The distortions wrought on language by political correctness are well known: people fear to use certain common formulations these days, lest they be thought of as biased in one direction or another. For example, consider 'gender': this grammatical term meaning, according to the OED
'Each of the three (or in some languages two) grammatical 'kinds', corresponding more or less to distinctions of sex (and absence of sex) in the objects denoted, into which substantives are discriminated according to the nature of the modification they require in words syntactically associated with them...'
was seized upon by certain interest groups in society (American society, originally) as an alternative to 'sex'. Curious, since a direct translation of the term would mean that one wished to distinguish between persons who had sexual attributes and those that had none - the 'sexed' and the 'sexless'. 'Sex', it was claimed had connotations (undeniably!) of the biological difference between male and female, thereby excluding from classification those who did not fit comfortably into these categories. Fine—no problem with that: if we seek to use in our research, categories that express the full range of sexual variation, then 'gender' is a useful term to employ, and we would probably have categories such as 'heterosexual', 'homosexual', 'lesbian', 'trans-sexual', etc. However, I receive papers for the journal where the only distinction made in analysis is between 'male' and 'female', which are the fundamental sexual categories and, yet, the author talks about 'gender'. So I change all the occurrences of the word to 'sex', in the interest of clarity and accuracy.
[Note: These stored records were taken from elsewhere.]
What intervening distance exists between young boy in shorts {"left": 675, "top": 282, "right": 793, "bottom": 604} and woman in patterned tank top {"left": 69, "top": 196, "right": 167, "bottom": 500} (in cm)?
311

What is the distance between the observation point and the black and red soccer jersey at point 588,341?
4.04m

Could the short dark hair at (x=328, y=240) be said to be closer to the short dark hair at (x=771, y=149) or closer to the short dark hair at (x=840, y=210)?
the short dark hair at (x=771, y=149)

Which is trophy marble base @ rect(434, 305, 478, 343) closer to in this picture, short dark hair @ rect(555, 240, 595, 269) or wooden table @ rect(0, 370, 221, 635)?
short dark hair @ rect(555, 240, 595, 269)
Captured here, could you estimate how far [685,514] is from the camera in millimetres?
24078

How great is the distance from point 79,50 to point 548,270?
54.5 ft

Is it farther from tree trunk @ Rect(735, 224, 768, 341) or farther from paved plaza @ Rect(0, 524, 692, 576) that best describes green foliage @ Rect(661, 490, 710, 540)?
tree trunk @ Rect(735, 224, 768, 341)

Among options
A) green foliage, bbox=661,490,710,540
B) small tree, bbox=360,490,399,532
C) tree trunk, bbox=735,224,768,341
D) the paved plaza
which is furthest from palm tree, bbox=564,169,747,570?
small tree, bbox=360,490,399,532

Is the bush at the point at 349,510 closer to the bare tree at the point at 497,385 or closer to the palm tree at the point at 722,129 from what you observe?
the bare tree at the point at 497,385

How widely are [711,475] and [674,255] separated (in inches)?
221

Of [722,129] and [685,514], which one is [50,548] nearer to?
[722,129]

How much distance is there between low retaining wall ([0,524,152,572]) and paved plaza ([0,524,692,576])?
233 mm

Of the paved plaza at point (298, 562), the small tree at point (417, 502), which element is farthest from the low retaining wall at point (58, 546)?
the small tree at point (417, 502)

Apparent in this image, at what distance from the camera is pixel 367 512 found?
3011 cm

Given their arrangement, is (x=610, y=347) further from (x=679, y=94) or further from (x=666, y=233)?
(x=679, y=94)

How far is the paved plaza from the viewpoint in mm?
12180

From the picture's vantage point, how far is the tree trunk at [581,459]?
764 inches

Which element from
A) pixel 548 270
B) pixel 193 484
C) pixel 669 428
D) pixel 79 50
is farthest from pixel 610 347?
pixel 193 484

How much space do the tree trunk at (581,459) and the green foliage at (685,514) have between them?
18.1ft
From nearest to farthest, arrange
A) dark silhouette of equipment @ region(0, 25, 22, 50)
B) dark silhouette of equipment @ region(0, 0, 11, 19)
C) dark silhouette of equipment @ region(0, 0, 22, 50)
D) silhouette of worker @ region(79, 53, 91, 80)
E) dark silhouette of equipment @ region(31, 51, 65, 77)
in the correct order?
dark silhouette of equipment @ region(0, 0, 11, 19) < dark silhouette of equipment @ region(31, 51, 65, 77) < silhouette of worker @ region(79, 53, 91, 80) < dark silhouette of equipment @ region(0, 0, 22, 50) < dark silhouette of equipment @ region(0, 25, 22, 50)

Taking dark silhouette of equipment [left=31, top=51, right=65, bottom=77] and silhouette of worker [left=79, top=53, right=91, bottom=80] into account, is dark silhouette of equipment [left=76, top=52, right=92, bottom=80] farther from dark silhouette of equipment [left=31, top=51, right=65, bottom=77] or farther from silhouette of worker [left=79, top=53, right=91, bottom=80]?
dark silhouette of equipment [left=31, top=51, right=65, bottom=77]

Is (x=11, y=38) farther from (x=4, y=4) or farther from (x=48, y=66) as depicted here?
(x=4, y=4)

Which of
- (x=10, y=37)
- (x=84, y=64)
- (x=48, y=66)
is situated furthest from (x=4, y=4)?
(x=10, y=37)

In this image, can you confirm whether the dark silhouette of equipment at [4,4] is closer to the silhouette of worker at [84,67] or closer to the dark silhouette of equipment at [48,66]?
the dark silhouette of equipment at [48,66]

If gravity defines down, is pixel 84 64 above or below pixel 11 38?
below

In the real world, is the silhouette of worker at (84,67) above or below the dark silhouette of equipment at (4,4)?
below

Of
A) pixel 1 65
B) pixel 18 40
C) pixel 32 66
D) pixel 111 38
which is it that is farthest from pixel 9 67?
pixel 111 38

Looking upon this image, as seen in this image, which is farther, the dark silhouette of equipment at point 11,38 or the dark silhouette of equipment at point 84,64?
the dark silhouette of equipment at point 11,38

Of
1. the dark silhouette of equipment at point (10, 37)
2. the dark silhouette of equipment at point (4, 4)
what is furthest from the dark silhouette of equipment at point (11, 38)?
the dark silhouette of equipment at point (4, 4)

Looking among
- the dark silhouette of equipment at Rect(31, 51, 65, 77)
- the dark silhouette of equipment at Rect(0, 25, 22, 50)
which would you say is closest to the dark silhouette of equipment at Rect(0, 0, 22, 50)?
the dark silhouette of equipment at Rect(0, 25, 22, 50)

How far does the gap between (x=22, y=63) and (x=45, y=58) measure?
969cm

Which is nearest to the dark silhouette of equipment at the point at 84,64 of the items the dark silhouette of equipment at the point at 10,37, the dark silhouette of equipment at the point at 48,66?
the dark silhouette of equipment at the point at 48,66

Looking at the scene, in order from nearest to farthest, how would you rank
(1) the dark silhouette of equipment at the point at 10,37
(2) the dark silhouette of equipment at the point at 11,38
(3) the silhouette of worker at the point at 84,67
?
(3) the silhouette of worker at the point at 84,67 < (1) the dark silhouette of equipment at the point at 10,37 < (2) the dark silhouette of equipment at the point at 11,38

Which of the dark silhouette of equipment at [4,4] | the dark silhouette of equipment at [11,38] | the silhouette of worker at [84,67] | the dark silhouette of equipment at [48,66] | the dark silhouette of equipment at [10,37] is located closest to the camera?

The Style Manual for the journal has the following entry:
gender
use sex when referring to male/female categories in data analysis. 'Gender identifies the relations between women and men. Gender relations vary from place to place and over time; they often change in response to altering circumstances. (Sex, by contrast, identifies the biological difference between women and men, which does not change.)' http://www.dfid.gov.uk/aboutdfid/files/glossary_g.htm
I wish that I could persuade all journal editors to adopt this stance, perhaps the poor old English language would then not need to suffer quite so much.